Anggota DPD RI asal Daerah Pemilihan Papua Barat itu menegaskan bahwa skema penggunaan dana otsus untuk Papua dan Papua Barat sesuai dengan amanat Undang-Undang Nomor 2 2021 tentang Perubahan Kedua atas UU Nomor 21 2001 tentang Otsus Papua dibagi menjadi dua bagian, yakni dana otsus specific grant untuk membiayai hal-hal khusus, seperti urusan pendidikan, kesehatan, dan pemberdayaan ekonomi masyarakat.

Dana otsus block grant, kata Filep, untuk membiayai hal-hal yang bersifat umum, seperti pembangunan infrastruktur, pemeliharaan, dan pelaksanaan pelayanan publik. Selain itu, untuk peningkatan kesejahteraan orang asli Papua (OAP), penguatan lembaga adat, serta hal lain berdasarkan kebutuhan dan prioritas daerah.

Menurut Filep, berbeda dengan dana spesific grant yang langsung ditransfer ke masing-masing pemda, baik provinsi maupun kabupaten/kota, sedangkan dana otsus block grant masih "ditahan" pemerintah pusat.

Baca juga: Dana Otsus tahap I sudah ditransfer ke 13 pemda di Papua Barat
Baca juga: Pemprov Papua dorong Kemenkeu segera mencairkan Dana Otsus


Dana tersebut baru dicairkan, kata dia, setelah ada usulan program atau kegiatan prioritas yang diajukan oleh pemda.

"Pusat menunggu dari pemda.
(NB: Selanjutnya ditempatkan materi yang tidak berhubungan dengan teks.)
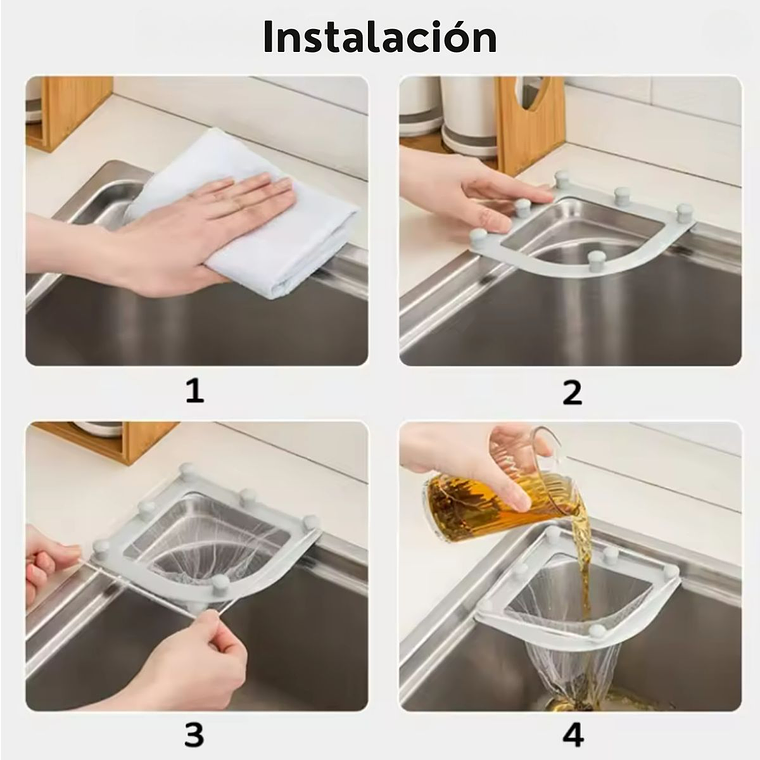 Instalación

1

2

3

4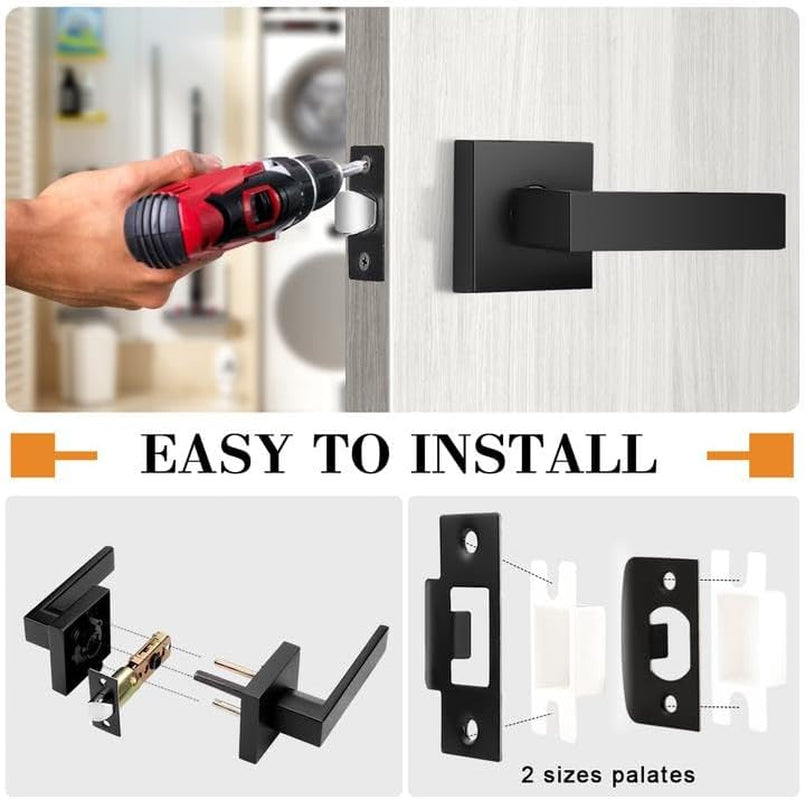 EASY TO INSTALL

2 sizes palates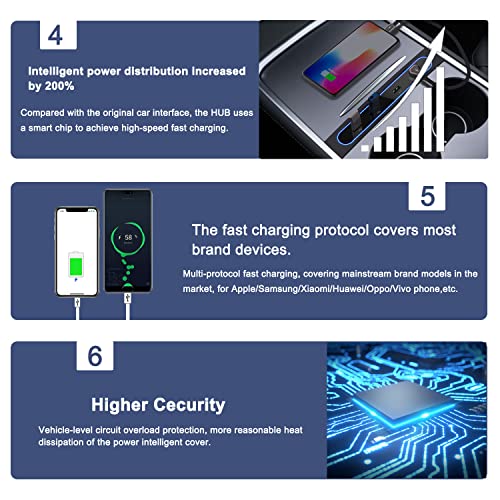 4

Intelligent power distribution increased by 200%

Compared with the original car interface, the HUB uses a smart chip to achieve high-speed fast charging.

5

58

The fast charging protocol covers most brand devices.

Multi-protocol fast charging, covering mainstream brand models in the market, for Apple/Samsung/Xiaomi/Huawei/Oppo/Vivo phone,etc.

6

Higher Cecurity

Vehicle-level circuit overload protection, more reasonable heat dissipation of the power intelligent cover.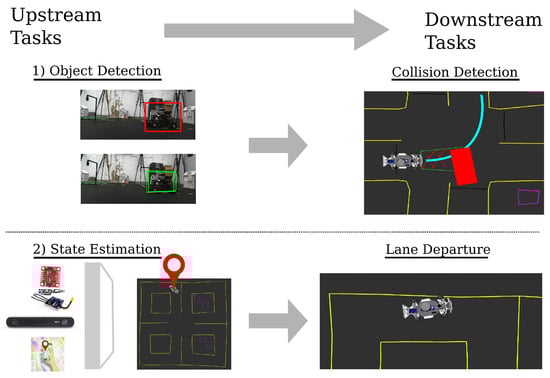 Upstream Tasks

Downstream Tasks

1) Object Detection

Collision Detection

2) State Estimation

Lane Departure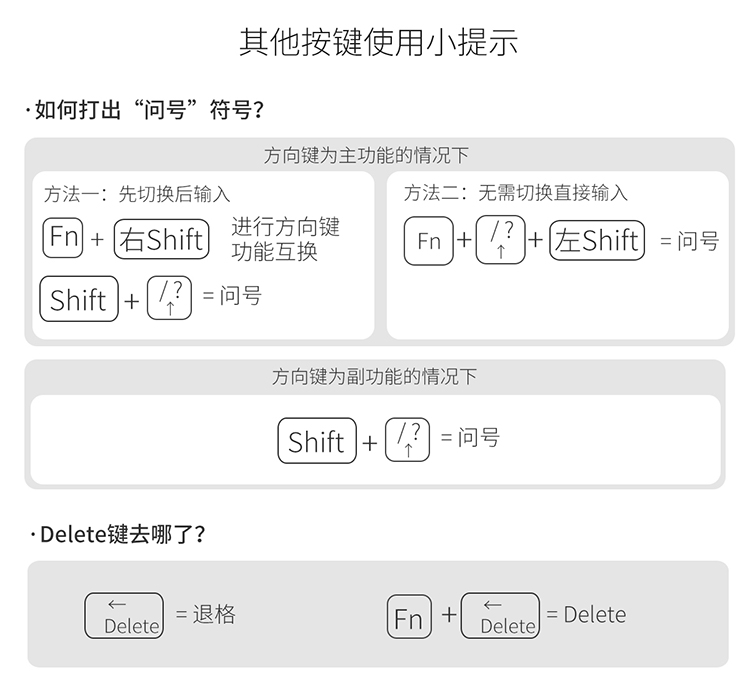 其他按键使用小提示

·如何打出“问号”符号？

方向键为主功能的情况下

方法一：先切换后输入

Fn + 右Shift 进行方向键功能互换

Shift + /? ↑ = 问号

方法二：无需切换直接输入

Fn + /? ↑ + 左Shift = 问号

方向键为副功能的情况下

Shift + /? ↑ = 问号

·Delete键去哪了？

← Delete = 退格

Fn + ← Delete = Delete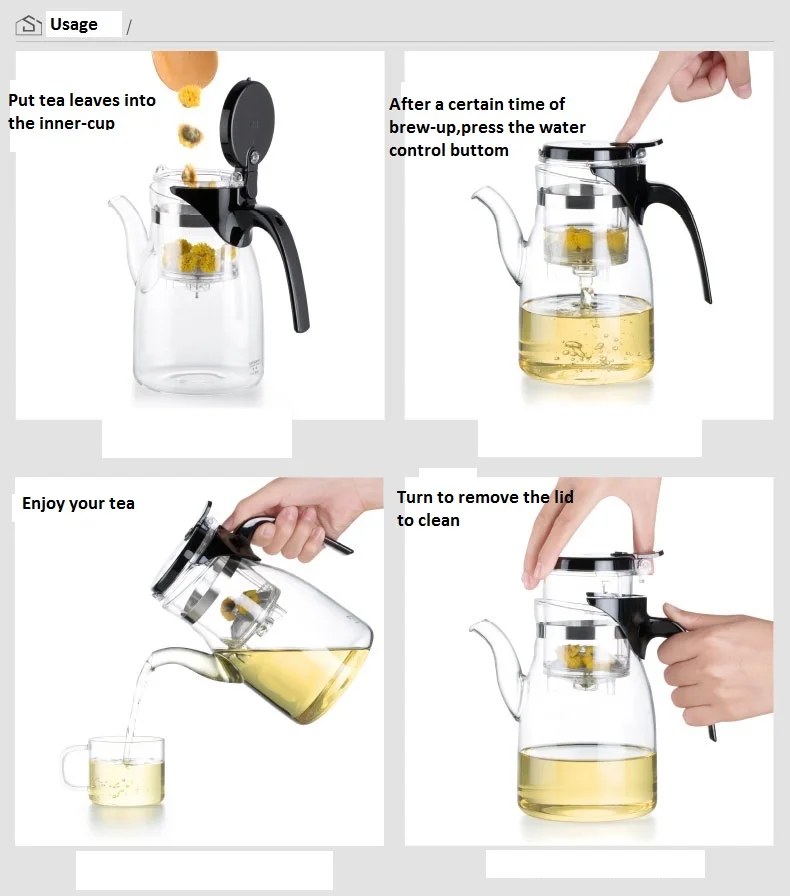 Usage /

Put tea leaves into the inner-cup

After a certain time of brew-up,press the water control buttom

Enjoy your tea

Turn to remove the lid to clean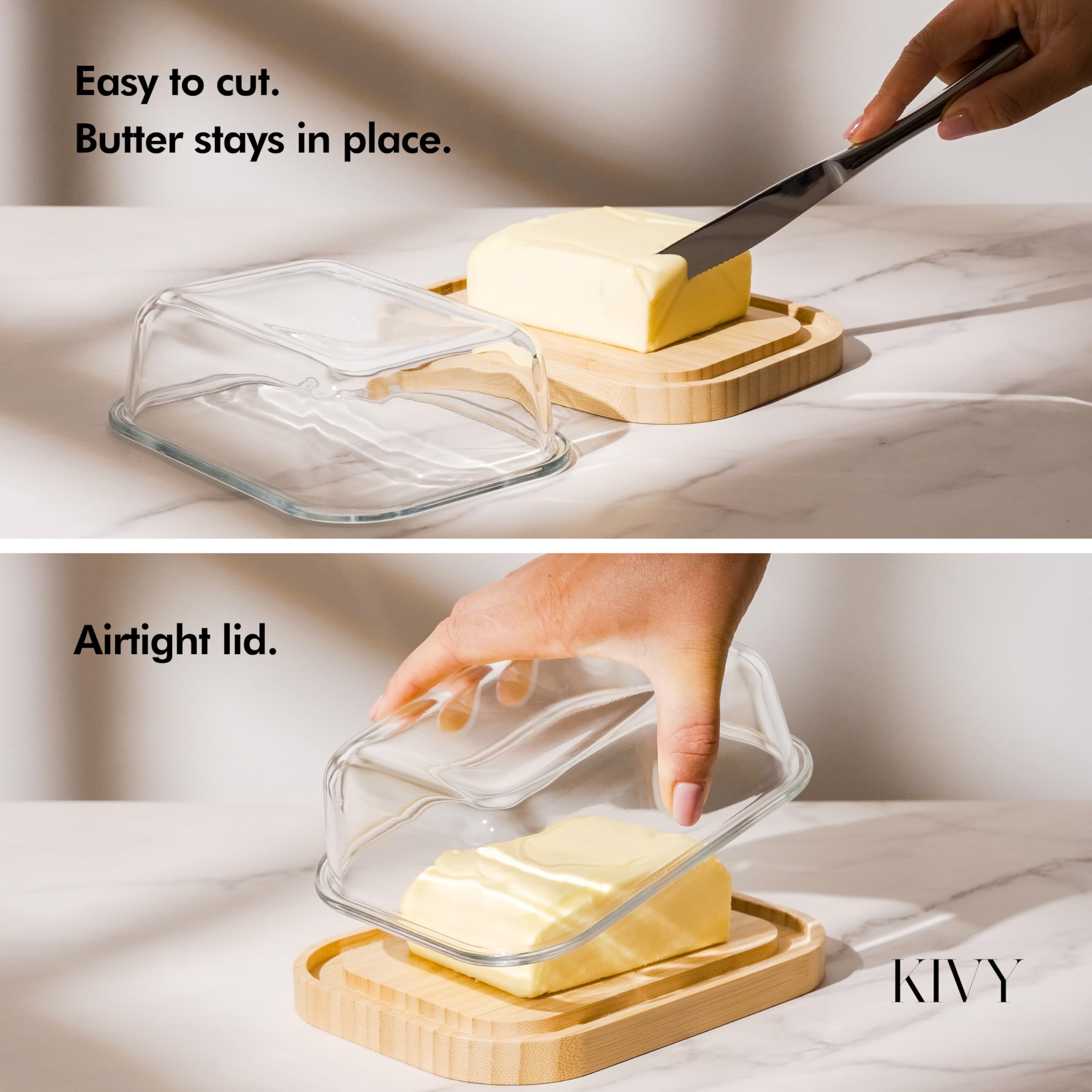 Easy to cut.
Butter stays in place.

Airtight lid.

KIVY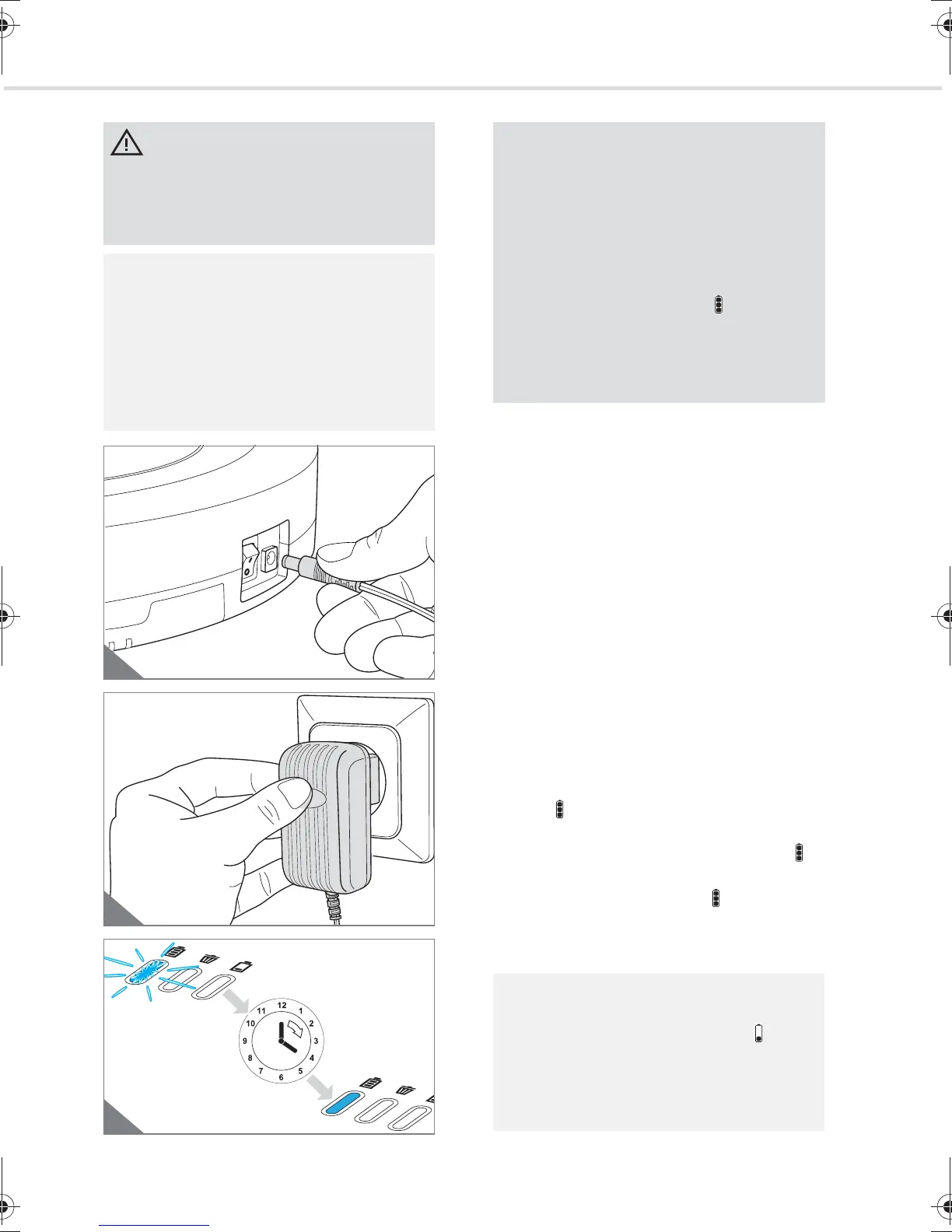 12
1
2
3
4
5
6
7
8
9
10
11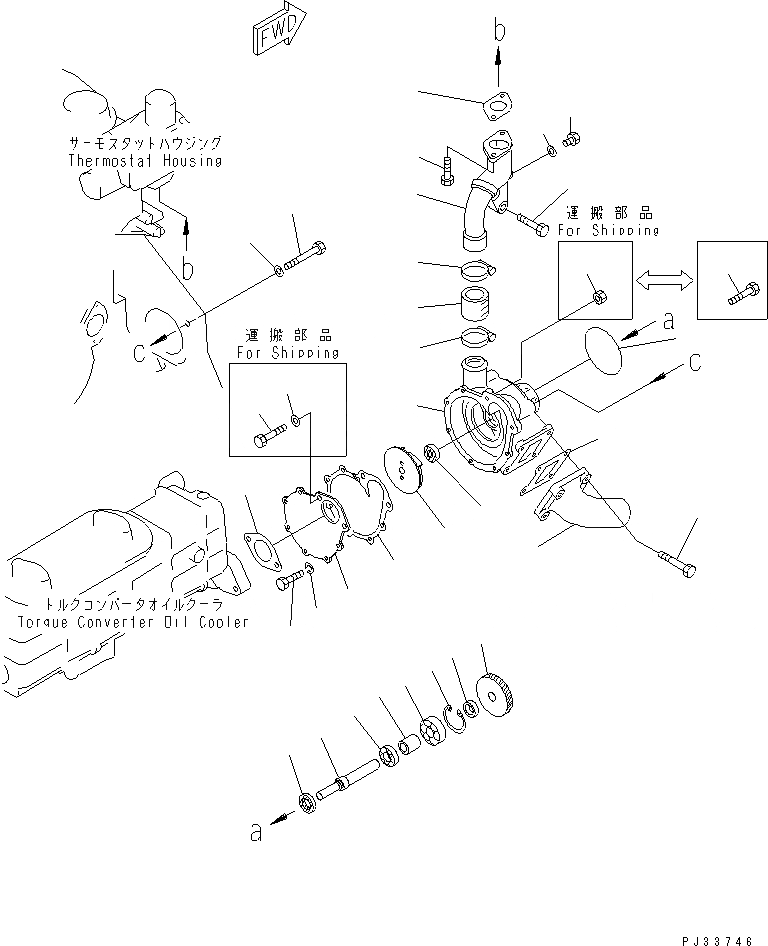 FWD

b

サーモスタットハウジング
Thermostat Housing

b

運搬部品
For Shipping

a

c

c

運搬部品
For Shipping

トルクコンバータオイルクーラ
Torque Converter Oil Cooler

a

PJ33746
Pemda ajukan, baru mereka alokasikan di block grant. Kalau tidak usulkan 'kan tidak mungkin juga memberikan dana tersebut. Jadi, kabupaten/kota usulkan program dalam bentuk fisik, infrastruktur, termasuk bidang pendidikan dan kesehatan. Bisa juga untuk perumahan rakyat," ujar Filep.

Filep berjanji akan mengawal usulan dari Pemkab Teluk Wondama, kemudian pihaknya akan menindaklanjutinya dengan berkoordinasi dengan Badan Pengarah Percepatan Pembangunan Otonomi Khusus Papua yang dipimpin Wakil Presiden RI Ma'ruf Amin.

"Intinya yang tidak bisa dengan APBD, bisa diusulkan lewat dana block grant otsus. Buat RAB ditujukan kepada Kepala Koordinator Percepatan Pembangunan Papua Bapak Wapres, tembusan kepada saya. Kalau ada waktu, bisa dibahas langsung dengan pihak-pihak terkait," kata Wakil Ketua Komite I DPD RI itu.

Pada kesempatan itu, Bupati Teluk Wondama Hendrik Mambor langsung menginstruksikan seluruh pimpinan OPD segera menyiapkan usulan program/kegiatan yang memungkinkan menggunakan dana block grant otsus.

"Ini informasi yang baik sekali. Jadi, saya minta semua pimpinan OPD segera siapkan usulan program dan kegiatan lengkap dengan data teknis dan data dukung. Harus dengan data yang lengkap dan akurat supaya bisa ditindaklanjuti," kata Mambor.